Peltier cooling in Corbino-geometry quantum Hall systems

TL;DR

This paper derives an analytic formula for the Peltier coefficient in Corbino-geometry quantum Hall systems, predicts its behavior near Landau levels, and experimentally observes related temperature changes due to the Peltier effect.

Contribution

It provides the first analytic expression for the Peltier coefficient in quantum Hall systems and demonstrates experimental temperature modulation consistent with theoretical predictions.

Findings

The Peltier coefficient $\Pi_{rr}$ exhibits large positive or negative values near Landau levels.

Experimental measurements show temperature changes consistent with the sign of $\Pi_{rr}$ and the Peltier effect.

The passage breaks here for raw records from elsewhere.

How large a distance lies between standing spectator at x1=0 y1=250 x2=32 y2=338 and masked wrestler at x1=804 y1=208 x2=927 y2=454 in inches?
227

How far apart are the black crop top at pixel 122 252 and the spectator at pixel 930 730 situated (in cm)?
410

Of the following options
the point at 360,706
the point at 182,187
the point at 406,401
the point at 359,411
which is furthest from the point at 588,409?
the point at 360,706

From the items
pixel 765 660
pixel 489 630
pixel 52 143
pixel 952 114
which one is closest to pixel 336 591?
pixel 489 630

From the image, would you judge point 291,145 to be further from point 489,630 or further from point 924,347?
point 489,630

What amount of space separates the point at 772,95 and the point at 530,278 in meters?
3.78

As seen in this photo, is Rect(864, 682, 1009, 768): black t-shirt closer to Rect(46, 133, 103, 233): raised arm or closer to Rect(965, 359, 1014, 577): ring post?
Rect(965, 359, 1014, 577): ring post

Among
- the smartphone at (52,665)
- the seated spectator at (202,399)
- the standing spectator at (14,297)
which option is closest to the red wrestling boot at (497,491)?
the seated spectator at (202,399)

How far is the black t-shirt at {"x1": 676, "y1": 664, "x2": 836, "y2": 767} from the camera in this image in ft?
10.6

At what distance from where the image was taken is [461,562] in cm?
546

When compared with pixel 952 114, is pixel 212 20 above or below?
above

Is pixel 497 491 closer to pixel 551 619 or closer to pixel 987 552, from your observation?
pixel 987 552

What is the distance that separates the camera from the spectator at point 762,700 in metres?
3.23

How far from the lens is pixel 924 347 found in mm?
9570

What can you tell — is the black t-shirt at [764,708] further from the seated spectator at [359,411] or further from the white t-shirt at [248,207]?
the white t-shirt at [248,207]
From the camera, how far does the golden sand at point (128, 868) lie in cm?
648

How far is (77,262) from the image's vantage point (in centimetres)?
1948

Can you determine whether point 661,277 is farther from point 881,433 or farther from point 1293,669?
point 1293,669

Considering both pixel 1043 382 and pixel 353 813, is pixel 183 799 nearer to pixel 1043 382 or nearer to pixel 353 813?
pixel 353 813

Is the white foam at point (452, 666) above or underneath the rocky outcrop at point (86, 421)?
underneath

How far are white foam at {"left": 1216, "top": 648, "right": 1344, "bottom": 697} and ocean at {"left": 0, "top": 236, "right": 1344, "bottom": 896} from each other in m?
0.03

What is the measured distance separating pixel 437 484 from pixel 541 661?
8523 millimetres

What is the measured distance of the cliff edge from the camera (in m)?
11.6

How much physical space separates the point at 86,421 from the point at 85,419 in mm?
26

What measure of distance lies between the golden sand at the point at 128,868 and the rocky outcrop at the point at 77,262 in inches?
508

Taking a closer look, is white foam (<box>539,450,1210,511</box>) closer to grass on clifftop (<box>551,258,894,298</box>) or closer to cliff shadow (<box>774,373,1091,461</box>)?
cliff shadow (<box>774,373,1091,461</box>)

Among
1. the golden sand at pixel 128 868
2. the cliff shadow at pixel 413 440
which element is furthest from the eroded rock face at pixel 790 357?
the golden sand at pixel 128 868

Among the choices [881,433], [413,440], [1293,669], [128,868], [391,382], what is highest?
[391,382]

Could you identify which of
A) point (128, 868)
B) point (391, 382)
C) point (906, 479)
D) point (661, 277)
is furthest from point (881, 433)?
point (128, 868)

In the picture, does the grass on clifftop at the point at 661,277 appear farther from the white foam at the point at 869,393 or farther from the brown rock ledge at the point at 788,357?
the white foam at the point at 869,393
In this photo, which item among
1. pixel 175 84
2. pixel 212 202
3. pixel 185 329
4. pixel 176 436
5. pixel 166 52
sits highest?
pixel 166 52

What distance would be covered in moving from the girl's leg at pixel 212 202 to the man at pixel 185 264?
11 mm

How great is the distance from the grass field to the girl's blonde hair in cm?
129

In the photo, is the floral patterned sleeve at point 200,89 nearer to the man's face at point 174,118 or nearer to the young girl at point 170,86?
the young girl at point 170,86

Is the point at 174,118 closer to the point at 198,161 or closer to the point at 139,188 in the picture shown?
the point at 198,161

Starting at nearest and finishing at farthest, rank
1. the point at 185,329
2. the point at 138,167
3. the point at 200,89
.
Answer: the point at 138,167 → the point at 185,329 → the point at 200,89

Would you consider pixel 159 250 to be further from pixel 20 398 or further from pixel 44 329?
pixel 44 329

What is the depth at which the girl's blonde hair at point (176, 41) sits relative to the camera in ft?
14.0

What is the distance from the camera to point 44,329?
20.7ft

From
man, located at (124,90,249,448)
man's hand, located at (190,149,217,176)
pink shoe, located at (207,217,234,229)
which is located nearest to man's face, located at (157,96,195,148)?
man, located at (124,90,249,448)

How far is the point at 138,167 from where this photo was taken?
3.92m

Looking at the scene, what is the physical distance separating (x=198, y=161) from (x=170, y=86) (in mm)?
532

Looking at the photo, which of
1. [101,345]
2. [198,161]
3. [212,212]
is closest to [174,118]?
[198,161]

$\\Pi_{rr}$ approaches a saw-tooth shape as disorder decreases, matching theoretical expectations.

Abstract

Quantum Hall systems having Corbino geometry are expected to have a large Peltier coefficient $\Pi_{rr}$ in the quantum Hall plateau region. We present an analytic formula for $\Pi_{rr}$ calculated employing the spectral conductivity obtained based on the self-consistent Born approximation. The coefficient $\Pi_{rr}$ is shown to have a large negative (positive) value just above (below) an integer Landau-level filling, with the absolute value $|\Pi_{rr}|$ increasing with decreasing temperature or decreasing disorder, and approaching the saw-tooth shape $- (E_{N_\mathrm{F} \sigma_\mathrm{F}}-\zeta)/e$ in the limit of vanishing disorder, where $E_{N_\mathrm{F} \sigma_\mathrm{F}}$ is the highest occupied Landau level and $\zeta$ is the chemical potential. As an initial attempt to experimentally observe the effect of the large $|\Pi_{rr}|$, we measure the electron temperature $T_\mathrm{out}$ near the outer perimeter of a Corbino disk, applying a radial dc current $I_\mathrm{dc}$. The temperature $T_\mathrm{out}$ is observed to increase or decrease depending on the direction of $I_\mathrm{dc}$ and the sign of $\Pi_{rr}$ as expected from the Peltier effect. Notably, $T_\mathrm{out}$ becomes lower than the bath temperature for outward (inward) $I_\mathrm{dc}$ in the region where $\Pi_{rr} < 0$ ($\Pi_{rr} > 0$).